National Bureau of Economic Research, Inc.
To study the Economics of Digitization and of Artificial Intelligence in a newly unified Working Group that covers both topics
When Sloan helped launch an NBER Working Groups on Digitization in 2010 and another on Artificial Intelligence in 2017, there were only scattered researchers studying the economics of these topics. Since then, three developments are especially notable: Both groups have produced blockbuster research. Topics range from the gig economy to the surveillance economy, and from employee selection to employee displacement. While some has been done by distinguished senior faculty, also contributing fresh perspectives are the hundreds of junior faculty who participated in mentoring and training programs run by these two Working Groups for graduate students from departments that did not yet have inhouse expertise. The pace of advances in digital technology and artificial intelligence has only accelerated. So concepts, findings, and models that seemed to explain a great deal just a few years ago now have much more explaining to do. The need for creative and careful research in these areas has, despite significant progress, become even more urgent.
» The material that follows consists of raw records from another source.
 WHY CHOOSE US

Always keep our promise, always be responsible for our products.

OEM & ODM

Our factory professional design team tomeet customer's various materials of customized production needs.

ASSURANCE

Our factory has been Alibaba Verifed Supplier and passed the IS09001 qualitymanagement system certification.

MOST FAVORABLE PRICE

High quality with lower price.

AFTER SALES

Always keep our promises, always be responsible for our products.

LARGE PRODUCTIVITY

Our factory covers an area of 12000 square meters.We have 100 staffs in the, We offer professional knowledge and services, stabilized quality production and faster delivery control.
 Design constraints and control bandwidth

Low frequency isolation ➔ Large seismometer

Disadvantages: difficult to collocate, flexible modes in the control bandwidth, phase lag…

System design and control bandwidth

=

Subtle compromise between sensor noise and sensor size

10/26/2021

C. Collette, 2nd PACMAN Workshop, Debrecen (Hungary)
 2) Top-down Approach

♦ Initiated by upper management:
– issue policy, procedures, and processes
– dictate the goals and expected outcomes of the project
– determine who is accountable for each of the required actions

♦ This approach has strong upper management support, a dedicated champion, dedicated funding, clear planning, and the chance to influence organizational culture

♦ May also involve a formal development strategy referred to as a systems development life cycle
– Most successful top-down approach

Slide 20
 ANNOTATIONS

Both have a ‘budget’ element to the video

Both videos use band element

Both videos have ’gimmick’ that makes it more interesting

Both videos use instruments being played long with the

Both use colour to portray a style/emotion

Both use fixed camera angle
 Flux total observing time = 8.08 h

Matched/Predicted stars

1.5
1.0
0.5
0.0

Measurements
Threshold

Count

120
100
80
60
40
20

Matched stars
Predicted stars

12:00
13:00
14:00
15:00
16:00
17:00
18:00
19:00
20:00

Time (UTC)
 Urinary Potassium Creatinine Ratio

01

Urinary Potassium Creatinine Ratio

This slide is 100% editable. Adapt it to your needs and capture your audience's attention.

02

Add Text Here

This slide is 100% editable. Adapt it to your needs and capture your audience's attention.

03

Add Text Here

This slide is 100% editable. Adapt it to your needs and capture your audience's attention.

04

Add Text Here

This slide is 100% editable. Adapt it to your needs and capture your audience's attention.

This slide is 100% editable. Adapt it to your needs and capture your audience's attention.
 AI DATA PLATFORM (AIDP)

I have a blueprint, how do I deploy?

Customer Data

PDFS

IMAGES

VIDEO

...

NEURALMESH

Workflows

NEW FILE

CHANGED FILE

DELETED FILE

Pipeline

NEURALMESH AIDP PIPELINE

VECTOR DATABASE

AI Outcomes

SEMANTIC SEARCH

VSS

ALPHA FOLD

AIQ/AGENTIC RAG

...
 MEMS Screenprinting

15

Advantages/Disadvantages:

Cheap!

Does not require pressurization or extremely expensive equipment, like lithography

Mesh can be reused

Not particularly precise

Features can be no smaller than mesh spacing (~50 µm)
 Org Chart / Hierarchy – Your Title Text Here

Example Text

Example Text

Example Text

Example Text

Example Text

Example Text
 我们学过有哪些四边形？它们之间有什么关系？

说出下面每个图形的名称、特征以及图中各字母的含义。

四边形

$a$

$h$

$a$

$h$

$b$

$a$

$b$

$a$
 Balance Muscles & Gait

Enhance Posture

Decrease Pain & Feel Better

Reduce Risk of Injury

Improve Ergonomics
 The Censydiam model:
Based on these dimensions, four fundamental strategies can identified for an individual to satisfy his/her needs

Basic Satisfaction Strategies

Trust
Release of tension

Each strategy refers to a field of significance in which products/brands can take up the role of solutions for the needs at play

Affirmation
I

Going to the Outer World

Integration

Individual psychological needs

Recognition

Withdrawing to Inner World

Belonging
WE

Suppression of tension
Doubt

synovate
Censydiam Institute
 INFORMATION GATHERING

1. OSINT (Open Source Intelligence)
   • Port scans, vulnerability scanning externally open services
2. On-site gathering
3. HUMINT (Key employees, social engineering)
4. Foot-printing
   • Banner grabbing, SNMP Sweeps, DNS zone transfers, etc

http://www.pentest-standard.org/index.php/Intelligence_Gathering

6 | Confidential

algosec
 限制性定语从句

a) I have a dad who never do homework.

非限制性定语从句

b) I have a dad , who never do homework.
Although they started as distinguishable topics, research on Digitization and on AI are converging. The people, problems, and principles associated with one subfield are increasingly the same as those associated with the other. Given that we cannot continue funding both communities indefinitely anyway, a plan was hatched to merge the two working groups going forward. Catherine Tucker of MIT, a leader of the Digitization group, and Avi Goldfarb from the University of Toronto, a leader of the AI Group, will form a unified program dedicated to 'Digital Economics and the Use of AI.' Over the next three years, the combined group will concentrate on (i) the impact of digital technologies on the nature of work, (ii) political economy and digital technology (including surveillance, media, and political protest), and (iii) the relationship between competition and innovation for digital technology. That work will be facilitated by activities that have proven successful to date, including workshops for PhD students, spring and fall meetings in San Francisco and Toronto, respectively, as well as a very popular session at the NBER Summer Institute. The Sloan Economics Program is always looking for ways to help grantees make the whole more than the sum of the parts. In this case, merging two successful Working Groups should result in even greater research on society’s most pressing questions about the economics of digital technologies.